The records =>
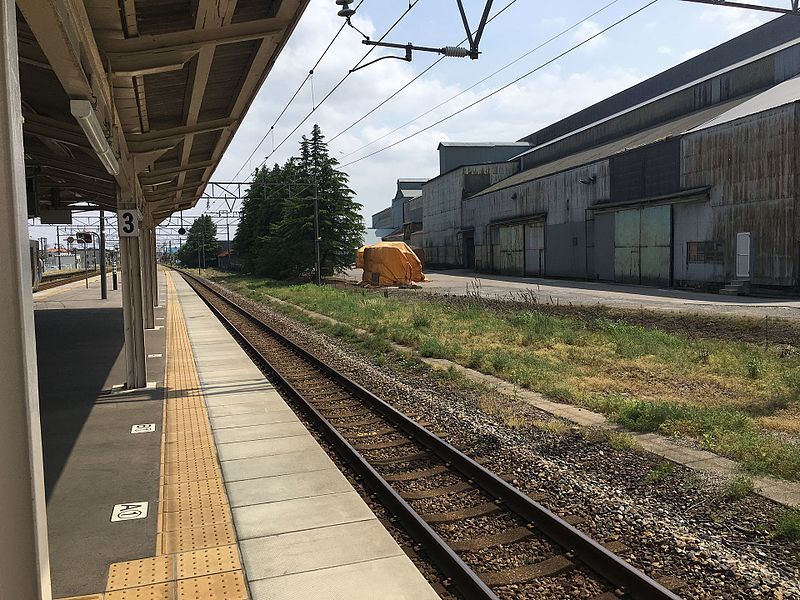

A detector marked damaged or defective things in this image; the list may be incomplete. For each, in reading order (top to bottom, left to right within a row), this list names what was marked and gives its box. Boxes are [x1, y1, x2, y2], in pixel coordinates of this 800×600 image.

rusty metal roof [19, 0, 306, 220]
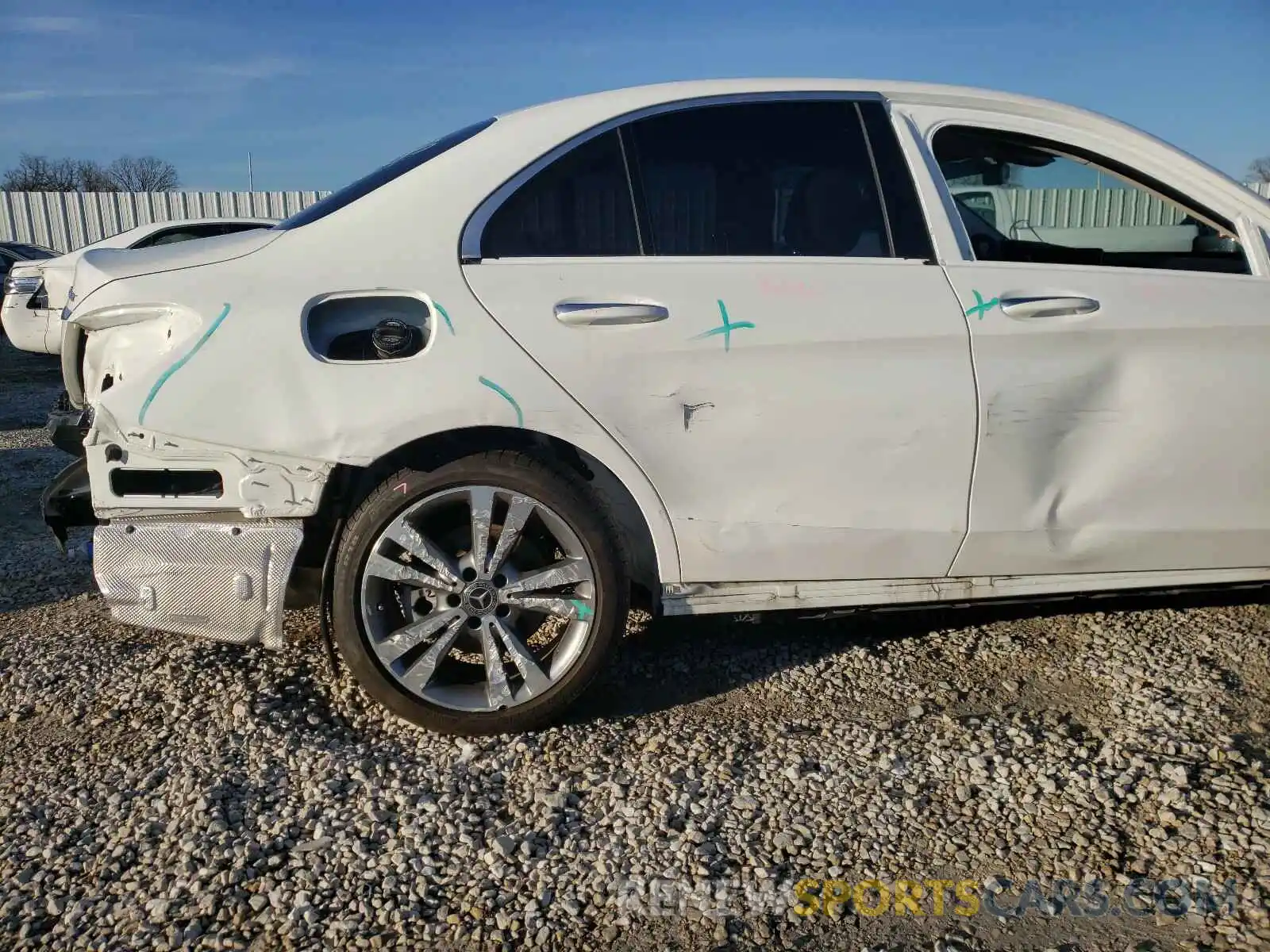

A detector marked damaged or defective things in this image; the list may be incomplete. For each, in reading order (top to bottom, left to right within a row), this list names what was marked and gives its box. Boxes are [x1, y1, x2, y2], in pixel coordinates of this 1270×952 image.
* * *
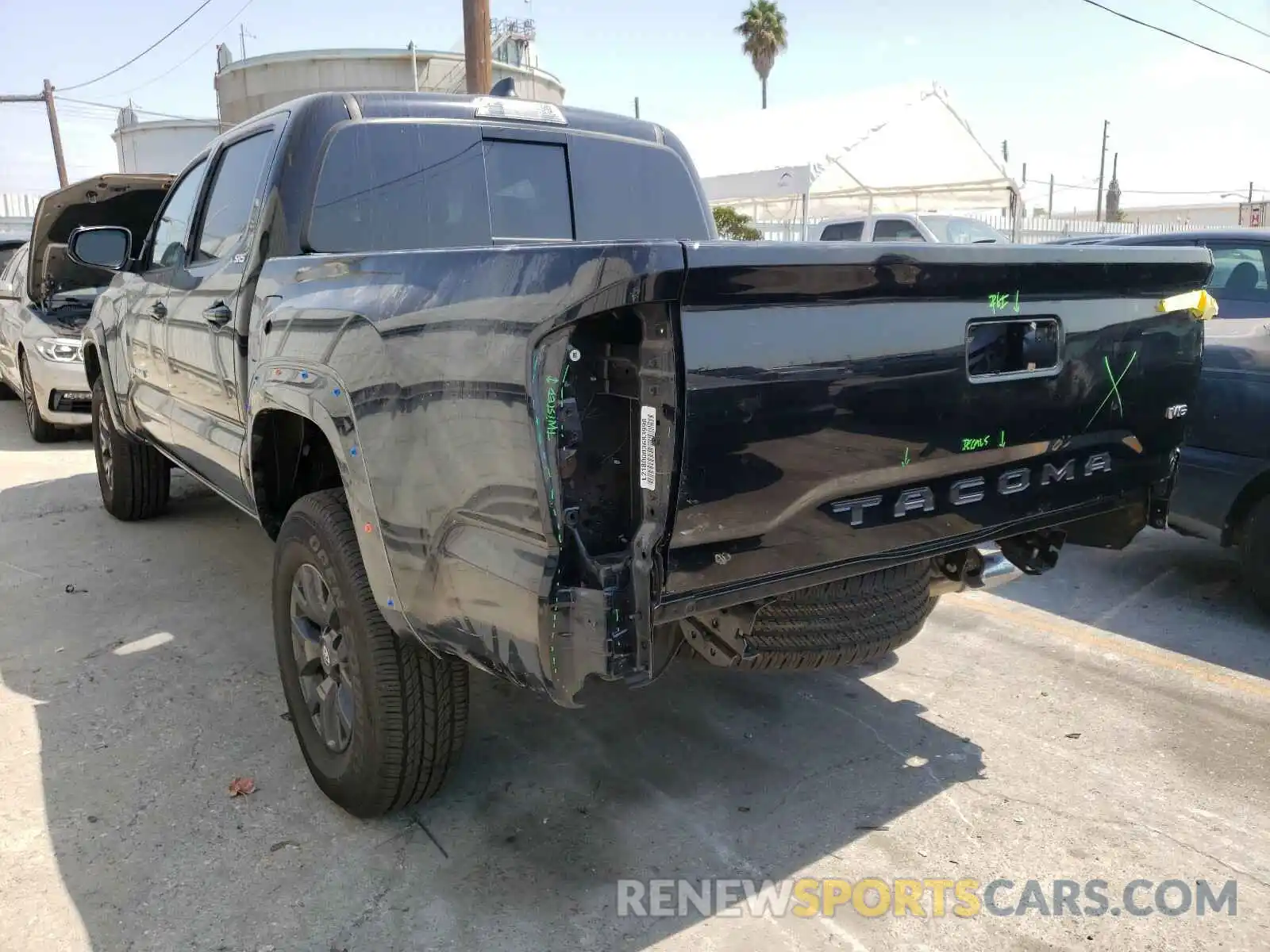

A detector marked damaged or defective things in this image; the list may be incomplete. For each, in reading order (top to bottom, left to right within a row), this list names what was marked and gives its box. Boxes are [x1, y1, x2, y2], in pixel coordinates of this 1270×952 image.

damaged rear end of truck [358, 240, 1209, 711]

Written request => Put the lines from the one containing "this 800×600 image." through the one containing "rusty metal roof [19, 0, 306, 220]" into a JSON list of strings, one string per line, leaving out blank lines.

Result below =>
[
  "A detector marked damaged or defective things in this image; the list may be incomplete. For each, in reading order (top to bottom, left to right within a row), this list names what was marked and gives its box. Boxes are [x1, y1, x2, y2], in pixel coordinates of this 800×600 image.",
  "rusty metal roof [19, 0, 306, 220]"
]